J’aime la liberté et l’air sur la terre fraîche ; j’aime encore mieux dormir sur les peaux

de bœufs que sur leurs honneurs et leurs dignités.

Je suis trop ardent et trop consumé de mes propres pensées : j’y perds souvent haleine.

Alors il me faut aller au grand air et quitter les chambres pleines de poussière.

Mais ils sont assis au frais, à l’ombre fraîche : ils veulent partout n’être que des spectateurs et se gardent bien de s’asseoir où le soleil darde sur les marches.

Semblables à ceux qui stationnent dans la rue et qui bouche bée regardent les gens qui

passent : ainsi ils attendent aussi, bouche bée, les pensées des autres.

Les touche-t-on de la main, ils font involontairement de la poussière autour d’eux, comme des sacs de farine ; mais qui donc se douterait que leur poussière vient du grain et

de la jeune félicité des champs d’été ?

S’ils se montrent sages, je suis horripilé de leurs petites sentences et de leurs vérités : leur sagesse a souvent une odeur de marécage : et, en vérité, j’ai déjà entendu les grenouilles coasser dans leur sagesse !

Ils sont adroits et leurs doigts sont agiles : que veut ma simplicité auprès de leur complexité ! Leurs doigts s’entendent à tout ce qui est filage et nouage et tissage : ainsi ils tricotent les bas de l’esprit !

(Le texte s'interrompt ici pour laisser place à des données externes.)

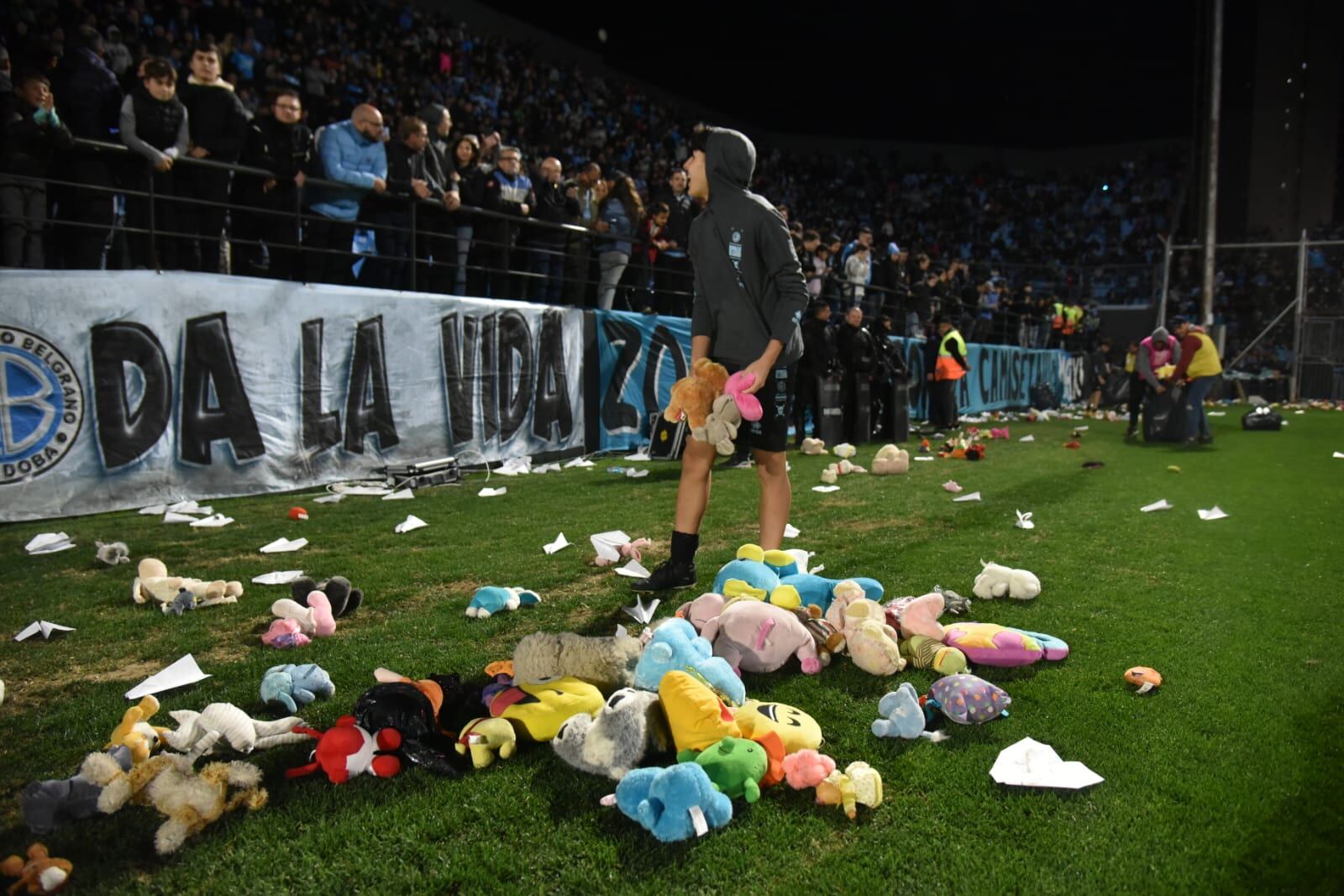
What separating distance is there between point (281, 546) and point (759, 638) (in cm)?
337

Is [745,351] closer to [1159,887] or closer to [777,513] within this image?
[777,513]

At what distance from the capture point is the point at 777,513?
3.94 meters

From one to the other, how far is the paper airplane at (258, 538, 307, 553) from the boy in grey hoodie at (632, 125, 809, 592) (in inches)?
89.9

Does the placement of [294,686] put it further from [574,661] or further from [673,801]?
[673,801]

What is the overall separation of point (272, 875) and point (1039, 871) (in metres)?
1.59

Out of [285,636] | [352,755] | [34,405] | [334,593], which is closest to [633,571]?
[334,593]

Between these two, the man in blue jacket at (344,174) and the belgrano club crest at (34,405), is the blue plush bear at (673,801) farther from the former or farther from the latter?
the man in blue jacket at (344,174)

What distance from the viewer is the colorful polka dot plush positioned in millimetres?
2412

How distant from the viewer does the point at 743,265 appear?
12.4ft

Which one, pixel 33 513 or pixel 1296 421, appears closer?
pixel 33 513

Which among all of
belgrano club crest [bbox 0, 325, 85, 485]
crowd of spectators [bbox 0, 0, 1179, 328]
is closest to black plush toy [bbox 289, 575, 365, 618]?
belgrano club crest [bbox 0, 325, 85, 485]

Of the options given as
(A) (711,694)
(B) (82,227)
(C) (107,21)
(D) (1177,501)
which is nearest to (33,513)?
(B) (82,227)

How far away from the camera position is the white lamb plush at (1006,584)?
12.0 ft

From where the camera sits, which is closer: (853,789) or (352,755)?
(853,789)
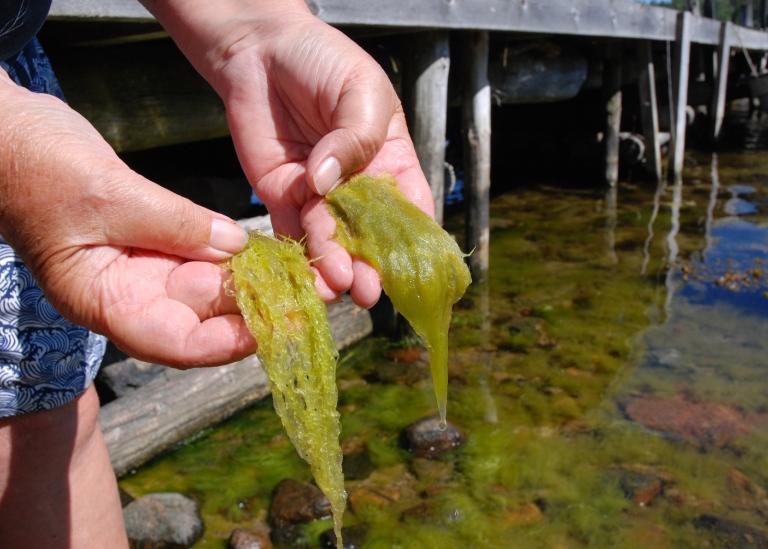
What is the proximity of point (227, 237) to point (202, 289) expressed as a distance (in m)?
0.18

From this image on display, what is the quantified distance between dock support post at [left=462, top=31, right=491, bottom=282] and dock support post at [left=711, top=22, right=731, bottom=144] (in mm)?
9744

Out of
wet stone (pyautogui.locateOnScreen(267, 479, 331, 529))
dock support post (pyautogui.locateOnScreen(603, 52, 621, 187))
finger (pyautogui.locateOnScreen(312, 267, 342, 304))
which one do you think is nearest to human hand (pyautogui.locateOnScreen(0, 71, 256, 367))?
finger (pyautogui.locateOnScreen(312, 267, 342, 304))

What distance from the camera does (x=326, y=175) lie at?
7.16ft

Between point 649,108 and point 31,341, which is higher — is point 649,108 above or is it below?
below

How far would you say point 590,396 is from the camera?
4.94 m

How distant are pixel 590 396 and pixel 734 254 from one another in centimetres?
406

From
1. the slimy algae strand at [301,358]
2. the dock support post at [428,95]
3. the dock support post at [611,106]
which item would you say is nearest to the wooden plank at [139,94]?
the dock support post at [428,95]

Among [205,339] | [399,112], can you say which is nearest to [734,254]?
[399,112]

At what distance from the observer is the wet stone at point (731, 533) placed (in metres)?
3.50

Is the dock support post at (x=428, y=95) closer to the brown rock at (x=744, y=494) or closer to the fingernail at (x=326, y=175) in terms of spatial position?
the brown rock at (x=744, y=494)

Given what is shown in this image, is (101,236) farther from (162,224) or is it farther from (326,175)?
(326,175)

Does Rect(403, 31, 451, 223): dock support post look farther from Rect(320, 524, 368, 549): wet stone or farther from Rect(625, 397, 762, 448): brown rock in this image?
Rect(320, 524, 368, 549): wet stone

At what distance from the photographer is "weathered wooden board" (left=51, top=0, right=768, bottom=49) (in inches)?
135

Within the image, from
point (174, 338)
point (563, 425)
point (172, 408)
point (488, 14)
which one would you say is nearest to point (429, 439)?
point (563, 425)
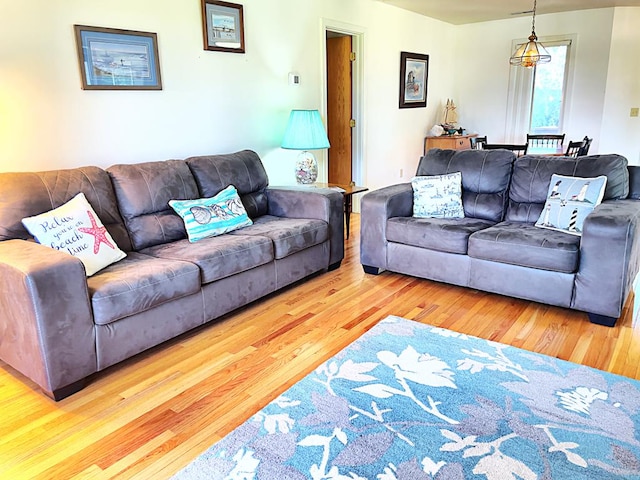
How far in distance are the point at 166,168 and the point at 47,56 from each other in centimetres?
92

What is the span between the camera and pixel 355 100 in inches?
217

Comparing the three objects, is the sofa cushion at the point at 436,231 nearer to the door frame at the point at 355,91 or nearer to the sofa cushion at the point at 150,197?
the sofa cushion at the point at 150,197

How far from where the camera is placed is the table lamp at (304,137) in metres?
4.20

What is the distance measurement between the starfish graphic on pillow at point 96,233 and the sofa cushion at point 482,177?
2494 mm

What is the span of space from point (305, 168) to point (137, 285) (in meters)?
2.28

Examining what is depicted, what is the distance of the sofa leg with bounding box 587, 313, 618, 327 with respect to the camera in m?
2.78

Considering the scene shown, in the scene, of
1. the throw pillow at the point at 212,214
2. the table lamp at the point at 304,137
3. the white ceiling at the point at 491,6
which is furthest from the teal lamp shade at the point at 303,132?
the white ceiling at the point at 491,6

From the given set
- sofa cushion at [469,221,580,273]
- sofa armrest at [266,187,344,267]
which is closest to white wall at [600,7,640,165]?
sofa cushion at [469,221,580,273]

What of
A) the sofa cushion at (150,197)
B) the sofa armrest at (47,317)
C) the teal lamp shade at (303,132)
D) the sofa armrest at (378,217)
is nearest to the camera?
the sofa armrest at (47,317)

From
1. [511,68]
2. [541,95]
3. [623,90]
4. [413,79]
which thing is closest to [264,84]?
[413,79]

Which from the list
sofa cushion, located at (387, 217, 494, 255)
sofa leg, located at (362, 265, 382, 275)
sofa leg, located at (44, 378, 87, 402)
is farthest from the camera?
sofa leg, located at (362, 265, 382, 275)

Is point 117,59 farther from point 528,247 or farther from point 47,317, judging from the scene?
point 528,247

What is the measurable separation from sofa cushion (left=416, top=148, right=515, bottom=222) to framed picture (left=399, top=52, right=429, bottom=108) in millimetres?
2611

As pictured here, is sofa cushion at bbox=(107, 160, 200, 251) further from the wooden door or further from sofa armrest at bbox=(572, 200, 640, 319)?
the wooden door
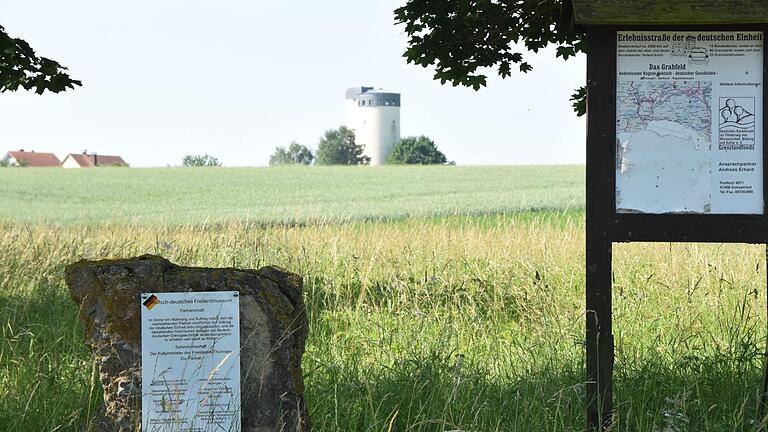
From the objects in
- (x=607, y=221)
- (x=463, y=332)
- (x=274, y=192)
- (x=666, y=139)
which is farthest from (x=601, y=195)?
(x=274, y=192)

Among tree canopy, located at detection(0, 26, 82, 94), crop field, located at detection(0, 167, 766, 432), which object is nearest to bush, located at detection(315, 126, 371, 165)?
crop field, located at detection(0, 167, 766, 432)

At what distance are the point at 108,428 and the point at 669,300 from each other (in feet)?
Answer: 18.1

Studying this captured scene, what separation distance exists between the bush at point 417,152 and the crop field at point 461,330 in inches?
3193

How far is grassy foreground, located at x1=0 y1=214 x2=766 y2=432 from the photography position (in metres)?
4.96

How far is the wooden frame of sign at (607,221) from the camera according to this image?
470 centimetres

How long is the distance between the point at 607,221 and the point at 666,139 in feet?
1.81

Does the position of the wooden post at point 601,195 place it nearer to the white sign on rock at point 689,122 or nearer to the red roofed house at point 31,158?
the white sign on rock at point 689,122

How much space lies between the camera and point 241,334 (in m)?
4.35

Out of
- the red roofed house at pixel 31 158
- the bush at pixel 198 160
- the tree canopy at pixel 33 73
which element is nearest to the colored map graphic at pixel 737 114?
the tree canopy at pixel 33 73

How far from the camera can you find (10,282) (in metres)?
9.32

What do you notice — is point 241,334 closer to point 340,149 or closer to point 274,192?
point 274,192

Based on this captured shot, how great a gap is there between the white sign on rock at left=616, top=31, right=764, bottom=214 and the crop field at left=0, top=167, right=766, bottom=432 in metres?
1.05

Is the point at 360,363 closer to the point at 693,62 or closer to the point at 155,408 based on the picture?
the point at 155,408

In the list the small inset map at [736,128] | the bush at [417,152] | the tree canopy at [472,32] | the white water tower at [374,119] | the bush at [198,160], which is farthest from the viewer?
the white water tower at [374,119]
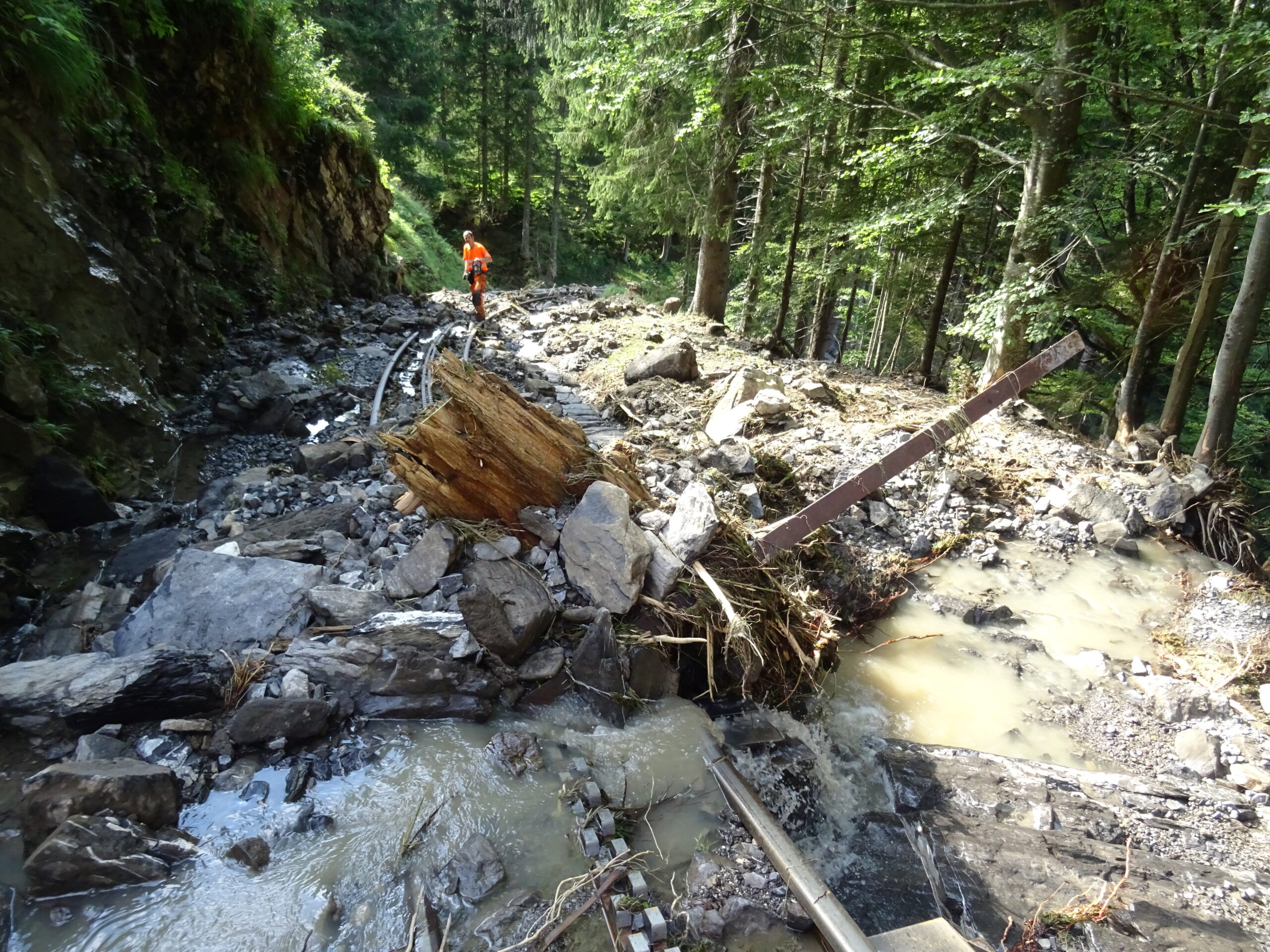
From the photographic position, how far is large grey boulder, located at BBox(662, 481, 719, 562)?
477 centimetres

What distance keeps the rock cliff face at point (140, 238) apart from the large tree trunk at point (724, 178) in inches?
330

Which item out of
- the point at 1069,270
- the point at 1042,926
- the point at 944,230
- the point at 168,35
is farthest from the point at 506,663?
the point at 944,230

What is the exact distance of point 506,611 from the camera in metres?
4.26

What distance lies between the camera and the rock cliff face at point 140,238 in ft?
18.4

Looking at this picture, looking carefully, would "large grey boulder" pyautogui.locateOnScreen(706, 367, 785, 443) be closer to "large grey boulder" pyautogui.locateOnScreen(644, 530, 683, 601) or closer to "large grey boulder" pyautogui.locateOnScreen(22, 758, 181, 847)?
"large grey boulder" pyautogui.locateOnScreen(644, 530, 683, 601)

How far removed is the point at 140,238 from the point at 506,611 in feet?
24.3

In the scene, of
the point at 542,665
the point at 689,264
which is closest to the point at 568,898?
the point at 542,665

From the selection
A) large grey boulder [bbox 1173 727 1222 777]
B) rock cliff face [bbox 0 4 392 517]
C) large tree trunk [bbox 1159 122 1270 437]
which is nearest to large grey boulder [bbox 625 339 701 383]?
rock cliff face [bbox 0 4 392 517]

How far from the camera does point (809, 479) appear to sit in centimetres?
740

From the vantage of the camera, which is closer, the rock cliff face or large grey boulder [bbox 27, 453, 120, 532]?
large grey boulder [bbox 27, 453, 120, 532]

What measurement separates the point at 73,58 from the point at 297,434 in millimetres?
4286

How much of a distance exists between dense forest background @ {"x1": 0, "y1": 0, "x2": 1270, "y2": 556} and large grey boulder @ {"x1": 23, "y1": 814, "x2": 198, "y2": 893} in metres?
6.95

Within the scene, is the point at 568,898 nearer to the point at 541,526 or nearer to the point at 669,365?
the point at 541,526

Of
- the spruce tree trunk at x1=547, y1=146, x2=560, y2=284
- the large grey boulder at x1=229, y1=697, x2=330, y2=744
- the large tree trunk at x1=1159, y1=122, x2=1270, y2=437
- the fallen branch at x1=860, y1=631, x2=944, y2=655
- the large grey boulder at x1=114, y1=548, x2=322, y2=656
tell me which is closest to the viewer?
the large grey boulder at x1=229, y1=697, x2=330, y2=744
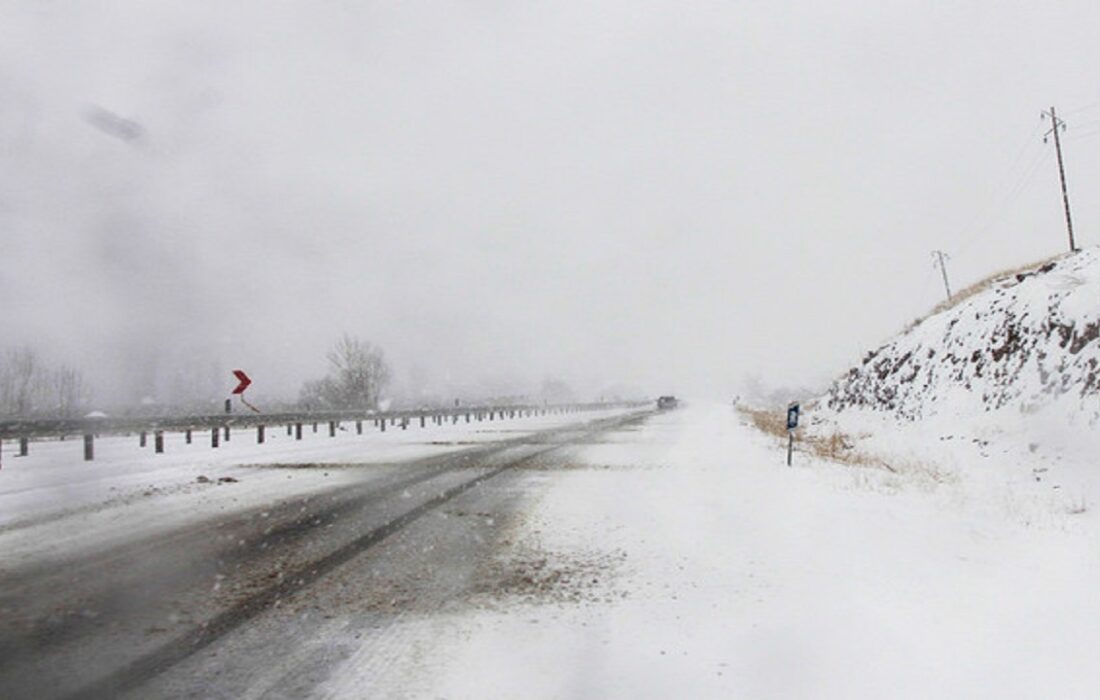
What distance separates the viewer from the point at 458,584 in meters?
5.32

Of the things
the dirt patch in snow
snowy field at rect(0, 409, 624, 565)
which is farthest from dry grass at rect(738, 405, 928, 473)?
snowy field at rect(0, 409, 624, 565)

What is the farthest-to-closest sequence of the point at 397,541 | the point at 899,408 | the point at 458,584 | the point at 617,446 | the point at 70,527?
the point at 899,408 → the point at 617,446 → the point at 70,527 → the point at 397,541 → the point at 458,584

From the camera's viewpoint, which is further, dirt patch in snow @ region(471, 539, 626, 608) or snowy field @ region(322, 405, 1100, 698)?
dirt patch in snow @ region(471, 539, 626, 608)

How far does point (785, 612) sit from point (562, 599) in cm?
149

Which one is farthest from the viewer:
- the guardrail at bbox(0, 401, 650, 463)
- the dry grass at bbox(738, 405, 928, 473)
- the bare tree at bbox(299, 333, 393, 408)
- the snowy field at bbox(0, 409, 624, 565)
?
the bare tree at bbox(299, 333, 393, 408)

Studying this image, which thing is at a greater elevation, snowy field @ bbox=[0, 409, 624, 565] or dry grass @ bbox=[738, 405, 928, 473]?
snowy field @ bbox=[0, 409, 624, 565]

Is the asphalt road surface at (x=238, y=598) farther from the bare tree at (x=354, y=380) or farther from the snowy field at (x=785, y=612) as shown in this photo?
the bare tree at (x=354, y=380)

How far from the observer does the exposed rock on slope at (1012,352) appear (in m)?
12.5

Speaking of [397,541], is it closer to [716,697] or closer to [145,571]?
[145,571]

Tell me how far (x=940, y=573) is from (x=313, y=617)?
4.67 metres

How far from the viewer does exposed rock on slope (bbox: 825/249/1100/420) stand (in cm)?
1249

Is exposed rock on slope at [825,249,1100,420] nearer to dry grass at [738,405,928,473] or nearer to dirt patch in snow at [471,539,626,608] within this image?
dry grass at [738,405,928,473]

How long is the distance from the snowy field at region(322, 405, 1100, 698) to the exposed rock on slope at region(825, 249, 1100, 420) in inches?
205

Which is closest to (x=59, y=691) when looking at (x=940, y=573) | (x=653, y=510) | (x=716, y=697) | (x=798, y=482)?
(x=716, y=697)
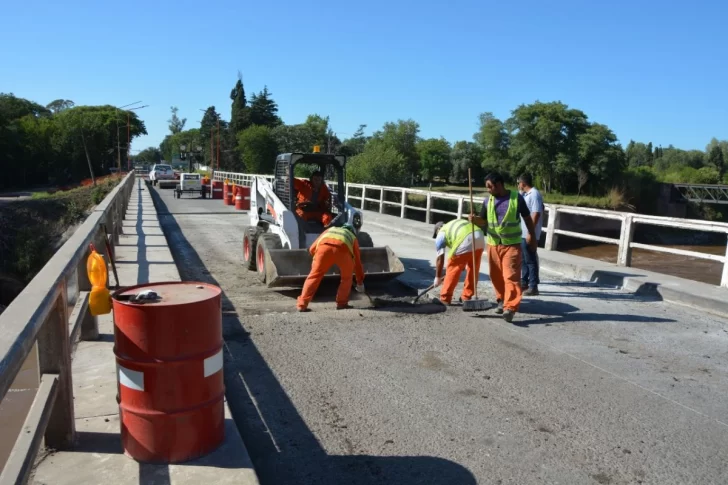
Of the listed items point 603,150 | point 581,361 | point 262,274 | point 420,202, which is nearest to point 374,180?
point 420,202

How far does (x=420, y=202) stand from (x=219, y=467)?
4319 centimetres

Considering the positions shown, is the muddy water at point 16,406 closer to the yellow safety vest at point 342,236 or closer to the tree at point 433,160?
the yellow safety vest at point 342,236

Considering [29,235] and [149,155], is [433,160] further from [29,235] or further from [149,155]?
[149,155]

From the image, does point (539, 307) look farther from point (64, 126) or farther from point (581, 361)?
point (64, 126)

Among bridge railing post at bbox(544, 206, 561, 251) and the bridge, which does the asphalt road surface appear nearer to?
the bridge

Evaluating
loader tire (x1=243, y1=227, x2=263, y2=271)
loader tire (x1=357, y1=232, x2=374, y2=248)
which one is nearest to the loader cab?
loader tire (x1=357, y1=232, x2=374, y2=248)

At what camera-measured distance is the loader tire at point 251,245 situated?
9.83 m

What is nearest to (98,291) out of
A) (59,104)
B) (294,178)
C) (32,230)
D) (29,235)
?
(294,178)

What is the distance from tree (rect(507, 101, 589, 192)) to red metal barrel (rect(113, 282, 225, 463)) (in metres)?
61.6

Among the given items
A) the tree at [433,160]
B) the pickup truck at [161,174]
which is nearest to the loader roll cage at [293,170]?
the pickup truck at [161,174]

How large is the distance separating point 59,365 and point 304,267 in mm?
5329

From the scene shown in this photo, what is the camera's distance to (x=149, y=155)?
180750mm

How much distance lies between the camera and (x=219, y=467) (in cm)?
315

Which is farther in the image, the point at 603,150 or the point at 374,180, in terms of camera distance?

Ce sont de bonnes pendules : pourvu que l’on ait soin de les bien remonter ! Alors elles

indiquent l’heure sans se tromper et font entendre en même temps un modeste tic-tac.

Ils travaillent, semblables à des moulins et à des pilons : qu’on leur jette seulement du

grain ! – ils s’entendent à moudre le grain et à le transformer en blanche farine.

Avec méfiance, ils se surveillent les doigts les uns aux autres. Inventifs et petites malices, ils épient ceux dont la science est boiteuse – ils guettent comme des araignées.

Je les ai toujours vus préparer leurs poisons avec précaution ; et toujours ils couvraient

leurs doigts de gants de verre.

Ils savent aussi jouer avec des dés pipés ; et je les ai vus jouer avec tant d’ardeur qu’ils en étaient couverts de sueur.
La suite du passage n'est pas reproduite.